Castle Alcázar of Segorbe was an alcázar (palace or castle) located on the slopes of Sopeña in the town of Segorbe, in the Valencian Community of Spain. Very little remains of the original alcázar, but the large complex was a residence of lords, dukes and kings for over a millennium.

== History ==
Arabs from the Baraní family of the Sinhala Confederacy built the first fortress. After the Muslim king of Valencia, Zayd Abu Zayd, converted to Christianity and declared himself an ally and vassal of King James I of Aragon, he ceded the fortress to James in 1229 and became governor general of Valencia on his behalf. The castle became a sanctuary for Zayd Abu Zayd himself when he was killed by Dynamil Zayyan until James captured the castle in 1245, and placed Abu Zayd in command of an army to assist in the retaking of Valencia.

The castle had a peak in the 14th and 15th centuries, culminating in the holding of General Courts by King Martin of Aragon, who had made the city his residence.
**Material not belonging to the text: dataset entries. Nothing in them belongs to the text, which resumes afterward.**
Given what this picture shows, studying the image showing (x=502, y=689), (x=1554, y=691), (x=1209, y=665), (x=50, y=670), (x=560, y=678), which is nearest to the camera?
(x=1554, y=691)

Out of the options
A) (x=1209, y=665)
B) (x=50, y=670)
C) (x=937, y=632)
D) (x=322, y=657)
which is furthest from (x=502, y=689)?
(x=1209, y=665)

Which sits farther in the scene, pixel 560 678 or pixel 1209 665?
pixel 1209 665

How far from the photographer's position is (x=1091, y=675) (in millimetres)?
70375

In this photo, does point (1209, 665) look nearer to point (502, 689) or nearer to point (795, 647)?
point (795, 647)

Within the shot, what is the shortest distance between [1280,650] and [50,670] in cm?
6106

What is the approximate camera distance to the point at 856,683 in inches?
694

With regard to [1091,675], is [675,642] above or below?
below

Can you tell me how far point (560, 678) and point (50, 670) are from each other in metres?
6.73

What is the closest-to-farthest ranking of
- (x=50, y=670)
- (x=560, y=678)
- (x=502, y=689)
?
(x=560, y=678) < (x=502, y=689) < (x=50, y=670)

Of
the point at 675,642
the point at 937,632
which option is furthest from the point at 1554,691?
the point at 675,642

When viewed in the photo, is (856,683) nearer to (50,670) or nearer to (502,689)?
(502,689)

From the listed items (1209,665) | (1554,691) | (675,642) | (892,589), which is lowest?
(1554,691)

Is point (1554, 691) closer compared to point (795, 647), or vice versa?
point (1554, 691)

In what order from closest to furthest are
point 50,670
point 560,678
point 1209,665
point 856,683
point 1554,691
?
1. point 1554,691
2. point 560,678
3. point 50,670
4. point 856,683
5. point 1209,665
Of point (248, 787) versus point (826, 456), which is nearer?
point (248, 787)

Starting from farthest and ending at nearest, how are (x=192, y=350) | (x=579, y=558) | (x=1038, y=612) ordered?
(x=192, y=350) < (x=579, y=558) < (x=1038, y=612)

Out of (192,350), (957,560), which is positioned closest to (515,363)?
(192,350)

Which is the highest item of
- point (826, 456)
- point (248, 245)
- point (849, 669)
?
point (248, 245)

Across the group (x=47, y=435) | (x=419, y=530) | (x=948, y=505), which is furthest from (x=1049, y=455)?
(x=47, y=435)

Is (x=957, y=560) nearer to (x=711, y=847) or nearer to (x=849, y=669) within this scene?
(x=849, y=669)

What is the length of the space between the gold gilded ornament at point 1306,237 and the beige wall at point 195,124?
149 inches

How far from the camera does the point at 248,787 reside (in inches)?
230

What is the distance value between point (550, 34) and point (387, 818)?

Among the most notable rulers of Segorbe are Doña Maria de Luna, Queen of Aragon, wife to King Martin (through whom the Segorban Alcázar became a royal residence), and the first Duke of Segorbe, Enrique de Aragón y Pimentel, who was responsible for several improvements to the castle. These included building new quarters, decorating the Our Lady of La Leche chapel with rich ornaments (which are currently in the cathedral museum), adding a hot tub and pool, and adding marble columns. Martín de Viciana noted that it was "very beautiful with many pieces and beautiful and good-styled rooms."

In 1784, urban expansion of Segorbe beyond the original medieval fortifications required further construction, and new walls were built. After the works were completed, the new walls had eight gates known as Teruel, Argén, Sopeña, Cárrica, Castellnovo, Valencia, la Maza, and Altura.